In my opinion 58mm porta filter looks amazing and make visually some of the best bottomless extraction I’ve seen.
However, when considering taste and proper weight, I believe 14-16 grams of ground coffee is a much better dose for a double espresso. Additionally, having a deeper puck rather than a wider one allows for a coarser grind if needed, as the water will take longer to travel through. It is more forgiving if you will.
5. Your beans will only be good for a couple of weeks
With espresso, you can quickly notice how beans extract differently over just a few days due to oxygenation and the loss of CO2.
This means your beans should be consumed relatively quickly, unless stored in a proper container or frozen. While freezing coffee beans might seem like a no-go, I can tell you that some of my 6-month-old beans have become unusable in an espresso machine.
6. Pressurized basket aren’t the real thing
For me, while pressurized baskets provide consistent and decent results, they don’t compare to a true espresso made with puck resistance alone.
The flavor is much stronger and richer with a proper unpressurized basket. In fact, the only reason I would use a pressurized basket is if I wanted to experiment with pre-ground coffee, but that’s the extent of it.
True crema is formed from the CO2 particles trapped inside fresh beans, it looks dark velvety, while the fake crema, or bubbles, produced by a pressurized basket results from air being mixed due to the pressure looking like foam.
7. Manual espresso machines are more fun
In my view, the enjoyable aspect of espresso, beyond its rich and concentrated flavor, is the ability to fine-tune every detail—from the grind to the basket and shower screen. Even your WDT tool can have a significant impact on the success of your extraction.
For all coffee enthusiasts, using a manual machine is akin to taking the time to prepare a perfect meal.

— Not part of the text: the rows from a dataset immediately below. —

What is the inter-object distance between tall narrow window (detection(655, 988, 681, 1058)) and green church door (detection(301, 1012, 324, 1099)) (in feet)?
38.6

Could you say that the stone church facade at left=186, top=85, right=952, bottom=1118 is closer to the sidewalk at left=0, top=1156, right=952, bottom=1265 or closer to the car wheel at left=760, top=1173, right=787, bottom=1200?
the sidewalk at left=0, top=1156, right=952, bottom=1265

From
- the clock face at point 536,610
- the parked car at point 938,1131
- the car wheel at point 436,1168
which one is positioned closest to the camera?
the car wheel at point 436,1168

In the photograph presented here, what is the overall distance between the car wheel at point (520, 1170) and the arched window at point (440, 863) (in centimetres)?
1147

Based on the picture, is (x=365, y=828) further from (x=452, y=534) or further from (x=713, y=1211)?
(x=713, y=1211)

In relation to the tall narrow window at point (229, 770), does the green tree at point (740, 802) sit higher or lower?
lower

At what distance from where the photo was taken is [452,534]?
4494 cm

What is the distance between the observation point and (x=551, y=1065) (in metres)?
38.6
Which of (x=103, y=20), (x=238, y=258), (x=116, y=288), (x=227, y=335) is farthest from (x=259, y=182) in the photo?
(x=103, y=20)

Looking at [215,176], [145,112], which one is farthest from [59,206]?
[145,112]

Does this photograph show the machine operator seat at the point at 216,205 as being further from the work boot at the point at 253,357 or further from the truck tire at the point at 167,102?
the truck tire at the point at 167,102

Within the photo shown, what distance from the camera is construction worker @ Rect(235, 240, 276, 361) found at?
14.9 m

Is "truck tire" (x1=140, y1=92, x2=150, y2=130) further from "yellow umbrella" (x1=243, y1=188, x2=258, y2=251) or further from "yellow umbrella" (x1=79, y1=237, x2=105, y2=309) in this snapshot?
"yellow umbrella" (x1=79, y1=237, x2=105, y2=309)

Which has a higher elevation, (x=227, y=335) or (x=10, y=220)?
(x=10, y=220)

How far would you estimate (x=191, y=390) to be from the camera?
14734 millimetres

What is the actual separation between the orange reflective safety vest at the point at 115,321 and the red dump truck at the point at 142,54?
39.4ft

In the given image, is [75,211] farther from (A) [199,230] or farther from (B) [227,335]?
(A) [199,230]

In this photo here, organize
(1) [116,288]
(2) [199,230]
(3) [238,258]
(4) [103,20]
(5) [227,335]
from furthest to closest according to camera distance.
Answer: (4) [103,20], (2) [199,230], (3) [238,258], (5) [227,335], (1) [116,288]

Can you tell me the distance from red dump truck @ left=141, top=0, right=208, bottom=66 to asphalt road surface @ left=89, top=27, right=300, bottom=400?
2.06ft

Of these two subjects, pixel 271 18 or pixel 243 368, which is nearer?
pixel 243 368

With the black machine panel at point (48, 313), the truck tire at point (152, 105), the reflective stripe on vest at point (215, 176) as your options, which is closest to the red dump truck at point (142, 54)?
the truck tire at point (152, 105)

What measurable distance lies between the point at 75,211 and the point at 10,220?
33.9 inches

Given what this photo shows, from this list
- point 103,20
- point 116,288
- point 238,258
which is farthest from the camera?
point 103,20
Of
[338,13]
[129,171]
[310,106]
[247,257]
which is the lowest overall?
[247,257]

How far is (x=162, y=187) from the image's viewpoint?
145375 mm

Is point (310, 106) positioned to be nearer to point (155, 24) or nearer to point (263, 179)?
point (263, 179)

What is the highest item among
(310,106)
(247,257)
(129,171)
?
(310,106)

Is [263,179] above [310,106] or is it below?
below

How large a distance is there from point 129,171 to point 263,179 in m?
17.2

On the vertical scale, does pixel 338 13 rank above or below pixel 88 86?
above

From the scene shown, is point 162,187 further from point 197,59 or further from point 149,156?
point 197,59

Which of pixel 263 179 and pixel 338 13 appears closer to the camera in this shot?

If you prefer convenience, Nespresso has you covered.
8. Fruity coffees aren’t the main purpose of espresso
In my opinion, which is quite subjective, espresso pairs best with rich, nutty, and cacao flavors.
Of course, some fruitier coffee beans, like Lavazza Espresso Italiano, can stand out, but overall, people tend to crave that sweet and chocolaty taste.
For fruity and subtle flavors, a filter coffee like V60 offers much more precision and balance.
9. Temperature consistency plays a huge role
Temperature profile plays a crucial role in espresso extraction. The more precise your temperature control, the more consistent your coffee will be.
This is likely one of the reasons why boilers are preferred over thermo blocks in espresso machines.
Machines like those from Decent even allow you to customize your extraction profile for perfectly consistent results using a graph.
10. You can get a very good espresso with a 250 euros budget
We’re all impressed by videos showcasing flawless bottomless extractions with high-end equipment. However, the truth is that even smaller, more affordable machines can produce excellent results.
Take the Delonghi ECP, for example—it’s just as good as the Gaggia Classic Pro when it comes to taste.
The main advantages of a premium machine are better control over flow, temperature, overall experience, and build quality.